I agree, LS1 tech is a great forum for conversion info.


----------



## chui1980 (Jun 5, 2013)

UPDATE! ENGINE IS ALMOST READY TO START. i BOUGHT AN ENTIRE NEW HARNESS WITH NEW PCM PROGRAMMED FOR WHAT I HAVE. INSTALL NEW MILD CAM. HIGH FLOW INTAKE MANIFOLD. 102MM THROTLE BODY. MSD FUEL PUMP. STOCK COILS BUT WILL REPLACE WITH MSD LATER. PORTED HEADS FOR THE MANIFOLDS. COMPUTER IS PROGRAMMED SO IT WILL WORK BETTER THAN STOCK. I HOPE IT ALL WORKS


----------



## BearGFR (Aug 25, 2008)

crustysack said:


> ... yes many on this site cry blasphemy if you even think of taking out your poncho motor, but they can rub that on their chest. ...


Tried that. Got all tangled up in the hair and I had to stop... 
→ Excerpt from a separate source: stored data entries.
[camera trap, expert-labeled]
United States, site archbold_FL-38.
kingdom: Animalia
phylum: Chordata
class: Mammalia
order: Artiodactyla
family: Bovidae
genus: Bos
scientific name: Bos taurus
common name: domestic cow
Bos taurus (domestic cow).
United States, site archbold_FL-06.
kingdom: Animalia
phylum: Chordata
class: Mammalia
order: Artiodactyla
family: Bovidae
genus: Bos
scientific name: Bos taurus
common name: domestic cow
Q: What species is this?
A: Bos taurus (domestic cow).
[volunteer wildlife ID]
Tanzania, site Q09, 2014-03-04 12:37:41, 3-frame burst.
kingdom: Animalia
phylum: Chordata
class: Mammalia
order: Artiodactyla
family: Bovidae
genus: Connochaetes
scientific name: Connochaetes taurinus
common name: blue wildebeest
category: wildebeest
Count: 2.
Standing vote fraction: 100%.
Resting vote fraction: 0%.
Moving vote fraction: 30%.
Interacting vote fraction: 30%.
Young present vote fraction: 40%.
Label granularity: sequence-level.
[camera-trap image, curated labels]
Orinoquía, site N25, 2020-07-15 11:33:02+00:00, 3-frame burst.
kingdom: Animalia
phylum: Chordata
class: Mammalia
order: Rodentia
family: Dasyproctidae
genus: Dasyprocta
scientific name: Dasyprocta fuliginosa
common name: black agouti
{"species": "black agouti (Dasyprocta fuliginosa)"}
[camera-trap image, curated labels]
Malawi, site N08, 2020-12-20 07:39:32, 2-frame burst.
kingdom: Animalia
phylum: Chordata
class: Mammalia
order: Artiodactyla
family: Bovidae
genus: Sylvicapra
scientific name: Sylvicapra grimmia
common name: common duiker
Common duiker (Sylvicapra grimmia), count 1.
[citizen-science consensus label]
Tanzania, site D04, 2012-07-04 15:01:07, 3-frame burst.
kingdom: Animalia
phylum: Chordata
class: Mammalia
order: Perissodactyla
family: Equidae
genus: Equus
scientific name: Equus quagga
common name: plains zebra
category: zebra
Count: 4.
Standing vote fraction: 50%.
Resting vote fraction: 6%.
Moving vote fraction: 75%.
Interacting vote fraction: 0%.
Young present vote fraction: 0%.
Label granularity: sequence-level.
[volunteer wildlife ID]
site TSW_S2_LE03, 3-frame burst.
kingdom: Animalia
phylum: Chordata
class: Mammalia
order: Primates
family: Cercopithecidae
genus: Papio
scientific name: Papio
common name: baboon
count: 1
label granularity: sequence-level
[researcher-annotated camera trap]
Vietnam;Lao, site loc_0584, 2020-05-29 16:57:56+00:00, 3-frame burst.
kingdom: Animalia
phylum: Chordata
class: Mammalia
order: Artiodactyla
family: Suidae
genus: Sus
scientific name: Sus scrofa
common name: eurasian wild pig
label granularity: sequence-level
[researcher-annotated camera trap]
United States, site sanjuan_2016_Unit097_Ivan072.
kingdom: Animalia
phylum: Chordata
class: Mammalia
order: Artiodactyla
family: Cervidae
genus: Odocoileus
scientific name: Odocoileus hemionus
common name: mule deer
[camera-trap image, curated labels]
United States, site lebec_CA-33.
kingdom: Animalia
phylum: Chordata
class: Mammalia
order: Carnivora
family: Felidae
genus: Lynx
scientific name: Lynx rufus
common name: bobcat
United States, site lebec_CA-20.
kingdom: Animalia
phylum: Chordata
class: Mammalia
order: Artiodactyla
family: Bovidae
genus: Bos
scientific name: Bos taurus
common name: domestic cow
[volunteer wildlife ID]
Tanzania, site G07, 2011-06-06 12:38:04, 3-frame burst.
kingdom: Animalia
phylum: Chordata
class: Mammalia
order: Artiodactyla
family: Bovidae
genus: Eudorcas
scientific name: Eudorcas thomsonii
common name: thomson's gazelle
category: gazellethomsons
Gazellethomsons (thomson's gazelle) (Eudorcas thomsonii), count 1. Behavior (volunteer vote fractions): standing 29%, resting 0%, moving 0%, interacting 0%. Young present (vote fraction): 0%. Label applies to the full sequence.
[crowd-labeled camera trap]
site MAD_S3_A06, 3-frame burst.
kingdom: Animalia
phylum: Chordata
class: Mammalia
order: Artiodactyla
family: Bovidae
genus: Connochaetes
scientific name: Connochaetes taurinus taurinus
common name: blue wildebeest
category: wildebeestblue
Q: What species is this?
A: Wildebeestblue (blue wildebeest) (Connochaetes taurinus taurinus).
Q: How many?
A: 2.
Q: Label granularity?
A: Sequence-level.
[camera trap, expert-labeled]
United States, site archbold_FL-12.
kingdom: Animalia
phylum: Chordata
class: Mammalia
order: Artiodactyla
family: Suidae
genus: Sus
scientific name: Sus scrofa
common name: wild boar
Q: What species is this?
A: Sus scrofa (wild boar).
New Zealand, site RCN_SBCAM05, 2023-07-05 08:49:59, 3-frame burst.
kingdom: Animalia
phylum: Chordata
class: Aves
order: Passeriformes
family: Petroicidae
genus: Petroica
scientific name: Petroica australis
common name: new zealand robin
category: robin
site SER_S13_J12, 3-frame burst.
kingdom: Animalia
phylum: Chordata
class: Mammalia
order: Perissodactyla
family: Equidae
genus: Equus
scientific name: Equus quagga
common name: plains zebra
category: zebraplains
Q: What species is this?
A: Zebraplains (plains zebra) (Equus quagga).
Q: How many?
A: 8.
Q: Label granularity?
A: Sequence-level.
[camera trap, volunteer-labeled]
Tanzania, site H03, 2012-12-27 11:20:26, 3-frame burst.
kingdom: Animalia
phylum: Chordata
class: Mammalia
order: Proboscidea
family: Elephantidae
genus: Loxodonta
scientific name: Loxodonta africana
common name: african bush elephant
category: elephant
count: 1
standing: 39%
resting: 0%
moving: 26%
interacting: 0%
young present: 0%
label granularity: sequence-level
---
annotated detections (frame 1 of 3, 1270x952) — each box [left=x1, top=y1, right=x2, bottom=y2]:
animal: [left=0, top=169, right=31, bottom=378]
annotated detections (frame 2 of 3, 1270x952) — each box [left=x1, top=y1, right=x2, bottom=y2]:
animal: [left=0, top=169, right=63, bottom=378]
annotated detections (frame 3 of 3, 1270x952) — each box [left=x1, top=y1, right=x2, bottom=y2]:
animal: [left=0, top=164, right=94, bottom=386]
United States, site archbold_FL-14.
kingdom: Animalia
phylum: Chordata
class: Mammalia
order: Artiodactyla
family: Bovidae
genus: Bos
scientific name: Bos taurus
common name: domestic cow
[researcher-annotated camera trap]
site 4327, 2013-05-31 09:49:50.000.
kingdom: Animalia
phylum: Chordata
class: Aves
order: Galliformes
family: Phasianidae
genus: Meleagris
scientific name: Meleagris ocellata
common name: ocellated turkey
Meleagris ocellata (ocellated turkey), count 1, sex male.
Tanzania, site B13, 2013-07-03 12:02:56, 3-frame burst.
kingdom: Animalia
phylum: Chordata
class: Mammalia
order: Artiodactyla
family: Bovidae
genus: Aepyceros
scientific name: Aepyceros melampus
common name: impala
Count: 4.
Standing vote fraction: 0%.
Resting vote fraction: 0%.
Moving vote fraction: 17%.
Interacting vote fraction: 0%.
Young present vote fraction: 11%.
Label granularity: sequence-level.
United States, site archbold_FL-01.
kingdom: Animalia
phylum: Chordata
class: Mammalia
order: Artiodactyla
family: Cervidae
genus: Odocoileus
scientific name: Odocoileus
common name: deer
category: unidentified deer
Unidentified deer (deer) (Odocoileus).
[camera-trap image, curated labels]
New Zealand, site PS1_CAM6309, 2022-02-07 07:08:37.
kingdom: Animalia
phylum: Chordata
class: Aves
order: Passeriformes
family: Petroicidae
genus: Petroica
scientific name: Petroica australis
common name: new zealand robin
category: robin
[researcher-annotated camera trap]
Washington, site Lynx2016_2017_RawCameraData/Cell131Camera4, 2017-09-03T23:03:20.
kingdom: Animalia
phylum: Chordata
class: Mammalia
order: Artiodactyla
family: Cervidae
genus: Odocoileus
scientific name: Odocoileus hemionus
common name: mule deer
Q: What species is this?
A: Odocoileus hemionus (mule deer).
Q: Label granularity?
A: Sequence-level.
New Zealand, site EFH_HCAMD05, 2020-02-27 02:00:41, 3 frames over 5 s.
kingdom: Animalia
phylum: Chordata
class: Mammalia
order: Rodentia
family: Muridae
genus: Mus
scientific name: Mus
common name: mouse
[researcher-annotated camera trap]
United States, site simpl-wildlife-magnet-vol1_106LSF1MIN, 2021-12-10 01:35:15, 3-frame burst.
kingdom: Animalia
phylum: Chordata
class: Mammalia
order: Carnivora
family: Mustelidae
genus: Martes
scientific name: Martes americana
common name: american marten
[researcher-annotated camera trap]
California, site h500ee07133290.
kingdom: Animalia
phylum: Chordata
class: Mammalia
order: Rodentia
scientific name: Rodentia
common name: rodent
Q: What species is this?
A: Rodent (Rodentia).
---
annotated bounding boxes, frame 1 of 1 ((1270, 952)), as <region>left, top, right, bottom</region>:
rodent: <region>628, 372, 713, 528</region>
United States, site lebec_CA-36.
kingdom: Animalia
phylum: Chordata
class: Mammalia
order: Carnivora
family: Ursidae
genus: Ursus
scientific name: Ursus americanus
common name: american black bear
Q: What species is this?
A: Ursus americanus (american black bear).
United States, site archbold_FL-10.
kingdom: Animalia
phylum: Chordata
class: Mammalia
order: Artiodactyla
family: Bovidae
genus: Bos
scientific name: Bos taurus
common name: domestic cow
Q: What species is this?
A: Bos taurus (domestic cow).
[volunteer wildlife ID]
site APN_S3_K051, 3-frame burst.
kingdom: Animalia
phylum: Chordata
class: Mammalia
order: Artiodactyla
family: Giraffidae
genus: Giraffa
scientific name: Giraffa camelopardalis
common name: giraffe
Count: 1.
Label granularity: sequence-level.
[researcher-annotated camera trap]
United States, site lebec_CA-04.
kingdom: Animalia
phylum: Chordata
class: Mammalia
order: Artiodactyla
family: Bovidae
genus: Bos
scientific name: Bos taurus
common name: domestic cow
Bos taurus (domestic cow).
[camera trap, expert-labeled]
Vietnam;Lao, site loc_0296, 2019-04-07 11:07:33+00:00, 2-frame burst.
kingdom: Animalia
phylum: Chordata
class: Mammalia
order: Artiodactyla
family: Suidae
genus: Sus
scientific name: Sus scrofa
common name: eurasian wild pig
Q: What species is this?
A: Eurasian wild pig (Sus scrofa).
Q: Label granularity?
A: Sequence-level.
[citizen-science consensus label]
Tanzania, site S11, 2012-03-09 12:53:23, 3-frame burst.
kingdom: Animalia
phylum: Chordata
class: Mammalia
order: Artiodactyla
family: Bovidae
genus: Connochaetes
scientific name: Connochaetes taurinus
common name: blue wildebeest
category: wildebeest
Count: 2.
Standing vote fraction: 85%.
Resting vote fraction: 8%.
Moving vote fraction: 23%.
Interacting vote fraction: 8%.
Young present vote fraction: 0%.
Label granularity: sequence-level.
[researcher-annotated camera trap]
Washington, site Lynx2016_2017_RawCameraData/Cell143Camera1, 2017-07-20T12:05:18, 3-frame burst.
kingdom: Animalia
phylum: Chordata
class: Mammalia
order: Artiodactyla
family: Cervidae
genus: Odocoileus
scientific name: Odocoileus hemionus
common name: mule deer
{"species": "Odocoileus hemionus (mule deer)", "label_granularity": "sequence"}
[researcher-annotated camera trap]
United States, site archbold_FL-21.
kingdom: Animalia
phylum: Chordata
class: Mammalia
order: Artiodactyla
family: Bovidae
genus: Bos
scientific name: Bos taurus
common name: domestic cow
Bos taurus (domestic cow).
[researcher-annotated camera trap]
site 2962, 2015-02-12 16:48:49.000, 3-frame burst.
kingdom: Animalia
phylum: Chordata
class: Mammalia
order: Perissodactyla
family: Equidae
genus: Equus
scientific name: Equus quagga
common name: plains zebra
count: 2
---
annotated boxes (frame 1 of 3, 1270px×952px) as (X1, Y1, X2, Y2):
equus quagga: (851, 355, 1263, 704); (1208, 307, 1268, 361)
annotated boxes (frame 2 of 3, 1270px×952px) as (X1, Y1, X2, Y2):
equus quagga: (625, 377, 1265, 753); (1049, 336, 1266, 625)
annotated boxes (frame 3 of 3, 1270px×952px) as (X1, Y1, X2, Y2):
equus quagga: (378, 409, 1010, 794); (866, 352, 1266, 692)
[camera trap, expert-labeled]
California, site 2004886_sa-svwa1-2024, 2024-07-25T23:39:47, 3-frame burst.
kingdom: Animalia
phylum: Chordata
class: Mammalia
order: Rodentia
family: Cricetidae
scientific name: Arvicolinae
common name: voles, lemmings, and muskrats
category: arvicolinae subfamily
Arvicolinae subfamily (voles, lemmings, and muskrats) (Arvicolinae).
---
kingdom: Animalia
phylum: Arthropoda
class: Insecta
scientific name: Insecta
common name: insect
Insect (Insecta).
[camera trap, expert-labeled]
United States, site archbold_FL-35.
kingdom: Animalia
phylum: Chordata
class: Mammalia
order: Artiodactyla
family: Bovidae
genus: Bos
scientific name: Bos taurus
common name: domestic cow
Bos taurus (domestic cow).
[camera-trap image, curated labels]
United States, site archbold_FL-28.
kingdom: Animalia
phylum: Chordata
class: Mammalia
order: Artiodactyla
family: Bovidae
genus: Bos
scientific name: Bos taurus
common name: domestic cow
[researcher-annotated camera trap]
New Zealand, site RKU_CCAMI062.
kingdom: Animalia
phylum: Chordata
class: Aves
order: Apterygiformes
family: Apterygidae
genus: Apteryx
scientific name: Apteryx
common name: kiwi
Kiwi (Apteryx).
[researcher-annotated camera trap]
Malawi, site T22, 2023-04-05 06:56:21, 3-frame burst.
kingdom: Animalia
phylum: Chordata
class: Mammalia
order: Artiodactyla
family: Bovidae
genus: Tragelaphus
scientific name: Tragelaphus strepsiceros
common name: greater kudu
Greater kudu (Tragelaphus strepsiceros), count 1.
Seriously, Crusty's car is one of the nicest I've seen even though I still think there must be a law somewhere against having a car that cool that will still get over 20mpg if you "be nice". It's just not natural I tell you.. Not fair! :cryin:

Chui, have you thought about one of those kits that lets you "hide" the coil packs by relocating them behind the heads?

Bear


----------



## chui1980 (Jun 5, 2013)

Bear I did. Trust me I wont have the coil packs exposed. I have several options I have in mind that looks great but intriguing. I am not sure about hiding behind the heads. Space and fitment is like politics..... Very questionable. I will let you know what I decide.


----------



## 68Resto-mod (Nov 10, 2009)

We have a guy in my Pontiac club that located the coils on a stainless steel bar and mounted them on the firewall. Looks real cool!


----------



## chui1980 (Jun 5, 2013)

You guys are getting really freaky with me in regards to the coils. I just want to run. I am doing something in regards to clean look but damm!!!!!!!! Fire Wall?


----------



## 1968gto421 (Mar 28, 2014)

chui1980 said:


> Bear I did. Trust me I wont have the coil packs exposed. I have several options I have in mind that looks great but intriguing. I am not sure about hiding behind the heads. Space and fitment is like politics..... Very questionable. I will let you know what I decide.



Saw a car at a cruise-in awhile back that had an LS swap and the guy had used the Holley "big block" valve covers to hide the coils. Looked really cool and gave it a tough look.


----------



## chui1980 (Jun 5, 2013)

You got my attention. I will look into this


----------